- Data -
◆ ◆ ◆ ◆ ◆ ◆ ◆

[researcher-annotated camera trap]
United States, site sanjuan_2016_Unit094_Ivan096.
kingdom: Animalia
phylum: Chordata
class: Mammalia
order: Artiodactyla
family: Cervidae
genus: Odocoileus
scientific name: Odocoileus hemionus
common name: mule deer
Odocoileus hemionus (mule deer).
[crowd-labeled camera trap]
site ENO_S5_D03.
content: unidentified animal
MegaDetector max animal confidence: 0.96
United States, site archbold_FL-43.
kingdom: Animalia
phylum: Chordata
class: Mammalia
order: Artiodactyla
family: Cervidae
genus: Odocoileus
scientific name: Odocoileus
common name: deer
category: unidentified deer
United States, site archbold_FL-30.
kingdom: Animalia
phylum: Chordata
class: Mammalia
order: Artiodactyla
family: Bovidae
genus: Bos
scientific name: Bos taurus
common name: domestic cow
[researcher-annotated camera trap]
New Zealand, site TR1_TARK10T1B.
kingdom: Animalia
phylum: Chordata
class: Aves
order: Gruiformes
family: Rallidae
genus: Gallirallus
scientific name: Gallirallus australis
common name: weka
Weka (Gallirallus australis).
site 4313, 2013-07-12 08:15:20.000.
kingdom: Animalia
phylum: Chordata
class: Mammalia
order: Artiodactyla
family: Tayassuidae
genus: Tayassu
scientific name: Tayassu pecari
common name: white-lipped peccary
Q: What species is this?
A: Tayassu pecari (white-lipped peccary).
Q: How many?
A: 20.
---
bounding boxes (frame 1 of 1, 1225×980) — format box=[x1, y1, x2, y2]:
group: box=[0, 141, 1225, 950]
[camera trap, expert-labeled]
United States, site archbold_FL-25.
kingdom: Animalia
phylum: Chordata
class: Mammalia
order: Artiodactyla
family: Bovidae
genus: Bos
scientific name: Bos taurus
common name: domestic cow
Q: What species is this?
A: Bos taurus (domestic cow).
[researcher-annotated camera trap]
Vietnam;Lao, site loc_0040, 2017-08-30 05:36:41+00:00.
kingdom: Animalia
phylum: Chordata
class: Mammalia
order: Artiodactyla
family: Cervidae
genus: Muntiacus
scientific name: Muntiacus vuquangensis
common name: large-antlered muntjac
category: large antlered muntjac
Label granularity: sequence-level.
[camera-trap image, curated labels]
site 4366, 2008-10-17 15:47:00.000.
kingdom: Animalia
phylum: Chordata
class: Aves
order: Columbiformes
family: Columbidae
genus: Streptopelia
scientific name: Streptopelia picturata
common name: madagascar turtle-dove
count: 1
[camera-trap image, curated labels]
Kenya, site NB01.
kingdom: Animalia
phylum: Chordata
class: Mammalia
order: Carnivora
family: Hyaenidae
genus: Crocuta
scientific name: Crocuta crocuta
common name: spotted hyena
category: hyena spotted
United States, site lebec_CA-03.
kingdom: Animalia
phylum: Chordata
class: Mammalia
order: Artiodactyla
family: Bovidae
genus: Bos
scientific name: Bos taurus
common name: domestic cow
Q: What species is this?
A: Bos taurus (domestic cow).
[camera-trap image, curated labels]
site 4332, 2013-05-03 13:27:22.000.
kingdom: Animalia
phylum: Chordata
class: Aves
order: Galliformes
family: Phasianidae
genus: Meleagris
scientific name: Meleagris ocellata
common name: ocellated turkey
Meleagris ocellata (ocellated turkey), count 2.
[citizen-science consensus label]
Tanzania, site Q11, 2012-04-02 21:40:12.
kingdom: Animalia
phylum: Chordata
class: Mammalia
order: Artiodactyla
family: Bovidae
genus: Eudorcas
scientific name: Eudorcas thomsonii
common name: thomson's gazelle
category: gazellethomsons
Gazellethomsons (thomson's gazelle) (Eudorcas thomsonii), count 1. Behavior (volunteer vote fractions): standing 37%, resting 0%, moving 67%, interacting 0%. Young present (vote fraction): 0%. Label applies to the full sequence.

◆ ◆ ◆ ◆ ◆ ◆ ◆

- Task objective -
Your answer must be an exact transcription of all the data above.

- Answer to the problem -
[researcher-annotated camera trap]
United States, site sanjuan_2016_Unit094_Ivan096.
kingdom: Animalia
phylum: Chordata
class: Mammalia
order: Artiodactyla
family: Cervidae
genus: Odocoileus
scientific name: Odocoileus hemionus
common name: mule deer
Odocoileus hemionus (mule deer).
[crowd-labeled camera trap]
site ENO_S5_D03.
content: unidentified animal
MegaDetector max animal confidence: 0.96
United States, site archbold_FL-43.
kingdom: Animalia
phylum: Chordata
class: Mammalia
order: Artiodactyla
family: Cervidae
genus: Odocoileus
scientific name: Odocoileus
common name: deer
category: unidentified deer
United States, site archbold_FL-30.
kingdom: Animalia
phylum: Chordata
class: Mammalia
order: Artiodactyla
family: Bovidae
genus: Bos
scientific name: Bos taurus
common name: domestic cow
[researcher-annotated camera trap]
New Zealand, site TR1_TARK10T1B.
kingdom: Animalia
phylum: Chordata
class: Aves
order: Gruiformes
family: Rallidae
genus: Gallirallus
scientific name: Gallirallus australis
common name: weka
Weka (Gallirallus australis).
site 4313, 2013-07-12 08:15:20.000.
kingdom: Animalia
phylum: Chordata
class: Mammalia
order: Artiodactyla
family: Tayassuidae
genus: Tayassu
scientific name: Tayassu pecari
common name: white-lipped peccary
Q: What species is this?
A: Tayassu pecari (white-lipped peccary).
Q: How many?
A: 20.
---
bounding boxes (frame 1 of 1, 1225×980) — format box=[x1, y1, x2, y2]:
group: box=[0, 141, 1225, 950]
[camera trap, expert-labeled]
United States, site archbold_FL-25.
kingdom: Animalia
phylum: Chordata
class: Mammalia
order: Artiodactyla
family: Bovidae
genus: Bos
scientific name: Bos taurus
common name: domestic cow
Q: What species is this?
A: Bos taurus (domestic cow).
[researcher-annotated camera trap]
Vietnam;Lao, site loc_0040, 2017-08-30 05:36:41+00:00.
kingdom: Animalia
phylum: Chordata
class: Mammalia
order: Artiodactyla
family: Cervidae
genus: Muntiacus
scientific name: Muntiacus vuquangensis
common name: large-antlered muntjac
category: large antlered muntjac
Label granularity: sequence-level.
[camera-trap image, curated labels]
site 4366, 2008-10-17 15:47:00.000.
kingdom: Animalia
phylum: Chordata
class: Aves
order: Columbiformes
family: Columbidae
genus: Streptopelia
scientific name: Streptopelia picturata
common name: madagascar turtle-dove
count: 1
[camera-trap image, curated labels]
Kenya, site NB01.
kingdom: Animalia
phylum: Chordata
class: Mammalia
order: Carnivora
family: Hyaenidae
genus: Crocuta
scientific name: Crocuta crocuta
common name: spotted hyena
category: hyena spotted
United States, site lebec_CA-03.
kingdom: Animalia
phylum: Chordata
class: Mammalia
order: Artiodactyla
family: Bovidae
genus: Bos
scientific name: Bos taurus
common name: domestic cow
Q: What species is this?
A: Bos taurus (domestic cow).
[camera-trap image, curated labels]
site 4332, 2013-05-03 13:27:22.000.
kingdom: Animalia
phylum: Chordata
class: Aves
order: Galliformes
family: Phasianidae
genus: Meleagris
scientific name: Meleagris ocellata
common name: ocellated turkey
Meleagris ocellata (ocellated turkey), count 2.
[citizen-science consensus label]
Tanzania, site Q11, 2012-04-02 21:40:12.
kingdom: Animalia
phylum: Chordata
class: Mammalia
order: Artiodactyla
family: Bovidae
genus: Eudorcas
scientific name: Eudorcas thomsonii
common name: thomson's gazelle
category: gazellethomsons
Gazellethomsons (thomson's gazelle) (Eudorcas thomsonii), count 1. Behavior (volunteer vote fractions): standing 37%, resting 0%, moving 67%, interacting 0%. Young present (vote fraction): 0%. Label applies to the full sequence.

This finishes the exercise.